(STUDY TEXT)
When you visit a client’s website and you authorize that client to set cookies, usually through an opt-in but sometimes through an opt-out selection, we set a cookie for tracking purposes during your session on that website. That allows us to “sessionize” your visit so that we know when you perform a search whether or not you’re successful. We also know what pages you look at both before and after that search as well as some information about your interaction with those pages (e.g. what links did you click on, etc.).
Now we don’t really know about “your” session. We know about a session that has a cookie value that is the same as the cookie value stored on your computer. However, that value is unique to your computer and therefore is essentially unique to you (or whoever you let use your computer). We don’t need to know that it’s you so we take measures to change that cookie value (we call that anonymization) so that there’s no way for us to track back that cookie value to the one on your computer. If you want to know more about how we do this, scroll down to The Technical Stuff.
When we receive data from our clients it includes both Cookies values and the IP address of the computer that is interacting with the client’s website. We don’t need the IP address in order to do what we do for our clients. So, we strip out IP addresses from our data before it is processed and stored.
That may seem like the end of the IP address story. However, it’s not that simple.
Because IP address identifies a computer, it is important information to know when doing forensics on a security incident. While all companies are concerned about their security posture, we do business with financial institutions and other large enterprise companies who are especially concerned about security. In order to support our internal audits and the audits of our clients, we do retain IP addresses for 30 days. When the IP address is stripped out of our data we store those IP addresses in a separate encrypted file. This data is automatically deleted on a rolling 30-day basis and our management system verifies those deletions on a regular basis.
If you want to know more about how we do this, scroll down to The Technical Stuff.
The Technical Stuff
For those of you who wish a more technical variant of the anonymization story, here you go.
The objective of this process is: 1) to immediately anonymize the cookie value so it can’t be tied back to a cookie value on the visitor’s machine and 2) replace the original IP address with a placeholder (188.8.131.52) and then store that original IP address in a separate, encrypted file that is only available for security audit purposes. An automated process deletes IP address data on a rolling, 30-day basis. The automated process is supported by periodic manual verifications.
Here’s how it works:
- Log entries (visitor data from our client’s websites) arrive at SoloSegment’s servers. This is referred to as the “Arrival Log”.
- In memory, several things happen:
- The cookie value is hashed using an industry standard cryptographic hash algorithm that creates a one-way hash of the original cookie value. The hashed cookie cannot be reversed to the original cookie value.
- The original IP address is replaced with the value 184.108.40.206
- The new log entry, with the hashed cookie value and replacement IP address, are written in the “Production Log”
- The original IP is written to an encrypted Security and Audit Log.
- A verification process runs to ensure that both log entries have been correctly created.
- All data in the “Arrival Log” and any value stored in memory are purged.
(End STUDY TEXT)
(STORED DATA)
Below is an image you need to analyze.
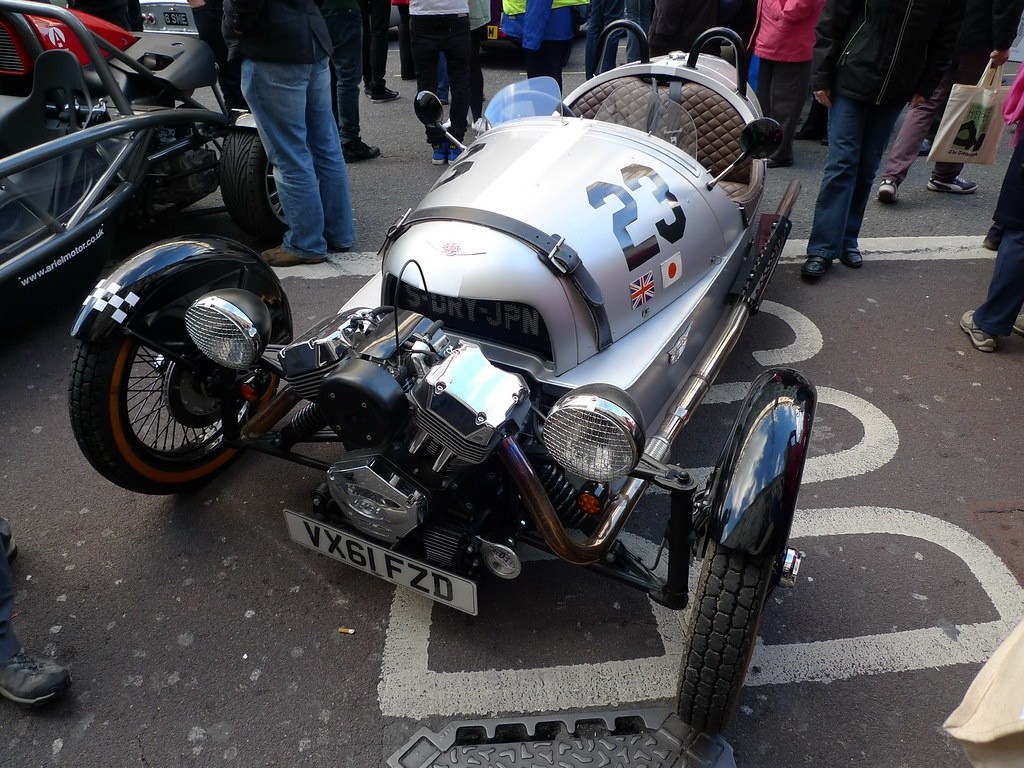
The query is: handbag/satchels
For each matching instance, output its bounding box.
[926,57,1012,165]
(End STORED DATA)
▶ _EXERCISE A_: In the cookie and IP address privacy text, rewrite the passage between "Because IP address" and "a regular basis.", inclusive, replacing "financial institutions" with "banks".
▶ _EXERCISE B_: According to the cookie and IP address privacy text, what name is given to the log entries when they first arrive at SoloSegment's servers?

▶ _WORKED SOLUTION A_:
Because IP address identifies a computer, it is important information to know when doing forensics on a security incident. While all companies are concerned about their security posture, we do business with banks and other large enterprise companies who are especially concerned about security. In order to support our internal audits and the audits of our clients, we do retain IP addresses for 30 days. When the IP address is stripped out of our data we store those IP addresses in a separate encrypted file. This data is automatically deleted on a rolling 30-day basis and our management system verifies those deletions on a regular basis.

▶ _WORKED SOLUTION B_: The "Arrival Log".